= What the task asks =
From the line with "Which appears closer" to the final line of the records, reproduce every line exactly and only those lines.

= The input =
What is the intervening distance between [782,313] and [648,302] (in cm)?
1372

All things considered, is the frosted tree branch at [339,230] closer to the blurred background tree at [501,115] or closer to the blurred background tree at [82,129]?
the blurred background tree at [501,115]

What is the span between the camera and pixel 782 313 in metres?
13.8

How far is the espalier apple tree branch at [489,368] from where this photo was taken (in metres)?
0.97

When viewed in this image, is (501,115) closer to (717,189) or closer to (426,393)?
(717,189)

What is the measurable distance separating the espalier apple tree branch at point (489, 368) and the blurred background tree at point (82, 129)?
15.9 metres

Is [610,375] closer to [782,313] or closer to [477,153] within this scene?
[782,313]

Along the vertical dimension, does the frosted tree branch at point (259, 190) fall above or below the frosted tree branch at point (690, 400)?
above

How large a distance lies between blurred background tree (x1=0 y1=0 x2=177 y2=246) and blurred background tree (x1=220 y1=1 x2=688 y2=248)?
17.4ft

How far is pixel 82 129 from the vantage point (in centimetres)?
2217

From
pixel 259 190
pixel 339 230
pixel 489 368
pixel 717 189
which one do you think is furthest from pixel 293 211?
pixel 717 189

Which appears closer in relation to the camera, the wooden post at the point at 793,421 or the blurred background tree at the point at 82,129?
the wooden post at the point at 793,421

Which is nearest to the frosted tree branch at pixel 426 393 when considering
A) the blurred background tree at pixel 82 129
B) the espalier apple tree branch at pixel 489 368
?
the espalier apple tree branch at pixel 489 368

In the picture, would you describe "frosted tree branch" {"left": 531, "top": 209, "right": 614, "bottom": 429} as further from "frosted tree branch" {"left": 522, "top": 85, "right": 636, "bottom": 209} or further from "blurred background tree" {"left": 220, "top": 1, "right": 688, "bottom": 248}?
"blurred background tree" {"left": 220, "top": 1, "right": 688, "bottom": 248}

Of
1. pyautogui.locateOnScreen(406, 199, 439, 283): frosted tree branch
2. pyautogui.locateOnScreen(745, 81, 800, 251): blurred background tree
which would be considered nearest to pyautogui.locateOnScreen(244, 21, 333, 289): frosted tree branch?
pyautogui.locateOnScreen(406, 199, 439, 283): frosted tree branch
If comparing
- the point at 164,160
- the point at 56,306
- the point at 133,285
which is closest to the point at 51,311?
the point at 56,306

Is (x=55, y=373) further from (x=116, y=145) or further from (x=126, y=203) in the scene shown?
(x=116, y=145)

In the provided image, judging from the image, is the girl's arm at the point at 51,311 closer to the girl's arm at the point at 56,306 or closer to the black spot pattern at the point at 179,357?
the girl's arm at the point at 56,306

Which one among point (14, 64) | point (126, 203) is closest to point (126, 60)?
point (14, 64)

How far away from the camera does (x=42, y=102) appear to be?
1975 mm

= Solution to this exercise =
Which appears closer in relation to the camera, the wooden post at the point at 793,421 or the blurred background tree at the point at 82,129?
the wooden post at the point at 793,421

Which is nearest to the frosted tree branch at pixel 426 393 when considering
A) the blurred background tree at pixel 82 129
B) the espalier apple tree branch at pixel 489 368
?
the espalier apple tree branch at pixel 489 368

In the picture, would you describe "frosted tree branch" {"left": 531, "top": 209, "right": 614, "bottom": 429} as further from "frosted tree branch" {"left": 522, "top": 85, "right": 636, "bottom": 209} or further from "blurred background tree" {"left": 220, "top": 1, "right": 688, "bottom": 248}?
"blurred background tree" {"left": 220, "top": 1, "right": 688, "bottom": 248}

Of
1. pyautogui.locateOnScreen(406, 199, 439, 283): frosted tree branch
2. pyautogui.locateOnScreen(745, 81, 800, 251): blurred background tree
which would be considered nearest to pyautogui.locateOnScreen(244, 21, 333, 289): frosted tree branch?
pyautogui.locateOnScreen(406, 199, 439, 283): frosted tree branch
If comparing
- the point at 164,160
- the point at 56,306
- the point at 133,285
which is closest to the point at 51,311?
the point at 56,306

Is (x=55, y=373) further from (x=116, y=145) or further from (x=126, y=203) in the scene shown?
(x=116, y=145)

In the provided image, judging from the image, is the girl's arm at the point at 51,311 closer to the girl's arm at the point at 56,306 or closer to the black spot pattern at the point at 179,357?
the girl's arm at the point at 56,306

Which one among point (14, 64) | point (126, 203) is closest to point (126, 60)?
point (14, 64)

How far away from the camera does (x=42, y=102) appear to be?
1975 mm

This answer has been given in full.